No dia 16 de dezembro de 1961, Mandela anunciou a criação da ala armada do Congresso Nacional Africano, da qual foi o primeiro comandante e à qual batizou de Umkhonto we Sizwe (Lança da Nação). Oito meses depois foi preso pela polícia, acusado de terrorismo e -- embora durante aquele breve período em que esteve no comando da guerrilha anti-apartheid não houve nenhuma vítima mortal -- condenado a cadeia perpétua.

Até que Mandela saiu da prisão em 1990 e foi eleito presidente da África do Sul, quatro anos depois, cada lado celebrava a data em paralelo: os negros, a fundação de Umkhonto; os africânderes, a vitória de Blood River. Mas a partir da chegada de Mandela ao poder tudo mudou. Os dois aniversários foram fundidos, sob uma nova designação.

Hoje, festa nacional na África do Sul, é o Dia da Reconciliação.

Muita gente -- mais exatamente gente no exterior com pouco conhecimento da África do Sul -- se perguntava o que aconteceria no dia seguinte ao enterro de Mandela.
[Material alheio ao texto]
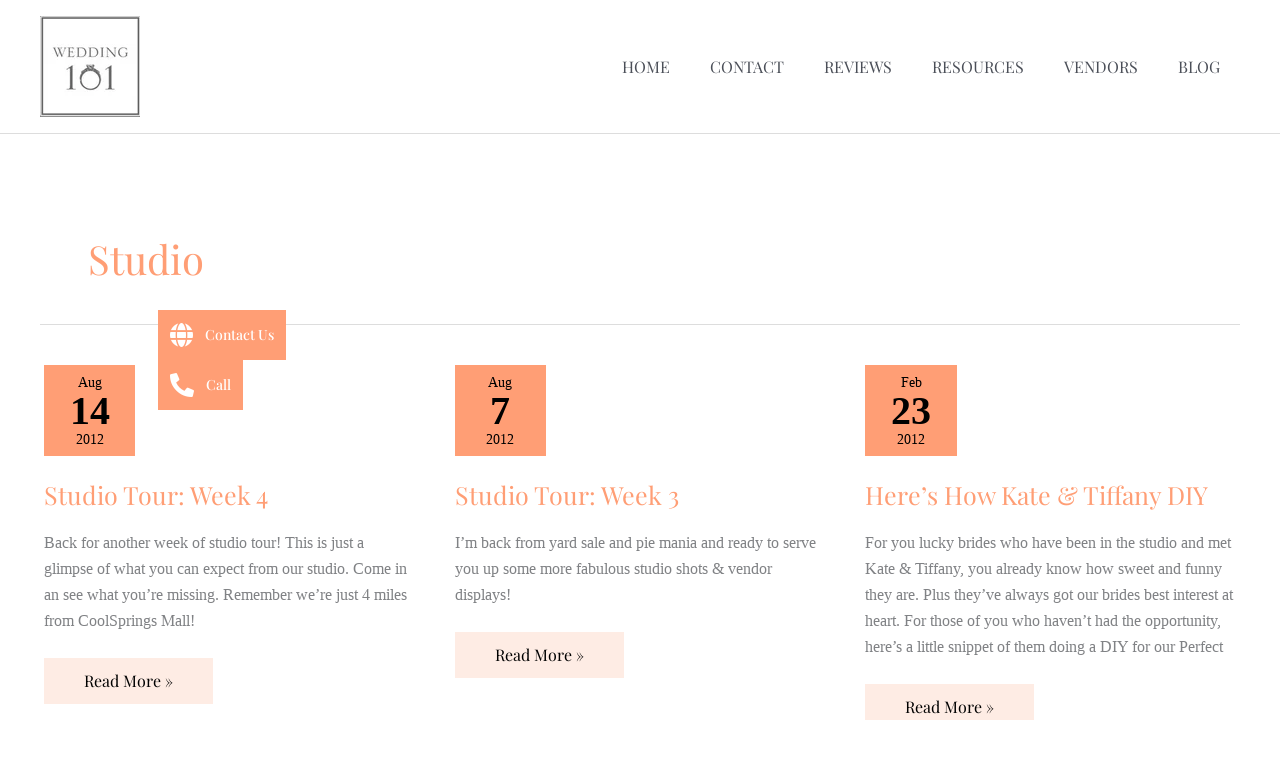

--- FILE ---
content_type: text/css; charset=utf-8
request_url: https://wedding101.net/wp-content/uploads/elementor/css/post-44639.css?ver=1769226410
body_size: 313
content:
.elementor-44639 .elementor-element.elementor-element-2a458beb{--display:flex;--flex-direction:column;--container-widget-width:100%;--container-widget-height:initial;--container-widget-flex-grow:0;--container-widget-align-self:initial;--flex-wrap-mobile:wrap;}.elementor-44639 .elementor-element.elementor-element-72011353 .e-contact-buttons{--e-contact-buttons-contact-button-icon:#FFFFFF;--e-contact-buttons-contact-button-bg:#FF9E75;--e-contact-buttons-contact-gap:6px;--e-contact-buttons-contact-padding-block-end:12px;--e-contact-buttons-contact-padding-block-start:12px;--e-contact-buttons-contact-padding-inline-end:12px;--e-contact-buttons-contact-padding-inline-start:12px;}.elementor-44639 .elementor-element.elementor-element-72011353 .e-contact-buttons__contact-icon-link{font-family:"Playfair Display", Sans-serif;font-size:14px;font-weight:500;}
Pois aqui tem a resposta. Comemora-se normalmente aquilo que o país leva dez dias comemorando nas ruas, a unidade nacional representada na figura do líder mais venerado que jamais terá a África do Sul ao longo de toda a sua história.

Sim, existem grupelhos histéricos africânderes que denunciam o que denominam de um iminente "genocídio" contra sua gente. Esses se alimentam por sua vez da recente criação de um novo partido negro formado por dissidentes do Congresso Nacional Africano, que pedem uma solução na África do Sul no estilo Zimbábue: a expropriação das terras e dos bens que estão nas mãos da minoria branca. Nenhum dos dois prosperará.

Uns porque os brancos sul-africanos sabem muito bem, quando param para pensar, que são uns afortunados, que a vingança racial que durante décadas - ou séculos - temeram, nunca chegou nem chegará. Os outros porque os sul-africanos negros são, em geral, gente conservadora, politicamente madura e pragmática, consciente no fundo de que uma fuga massiva dos seus compatriotas brancos resultaria numa catástrofe econômica. Como ocorreu no Zimbábue.

Agora que se foi o ícone global que foi Mandela, a política interna sul-africana será de interesse apenas para os sul-africanos. Como a política interna do Brasil ou da Espanha só é de interesse dos brasileiros ou espanhóis. A África do Sul não é nem será, num mundo previsível, nem o Zimbábue, nem a Síria, nem o Egito, nem sequer a Venezuela. Terá uma mínima repercussão nos meios de comunicação internacionais. Outro feliz legado da aparição na terra de Nelson Mandela.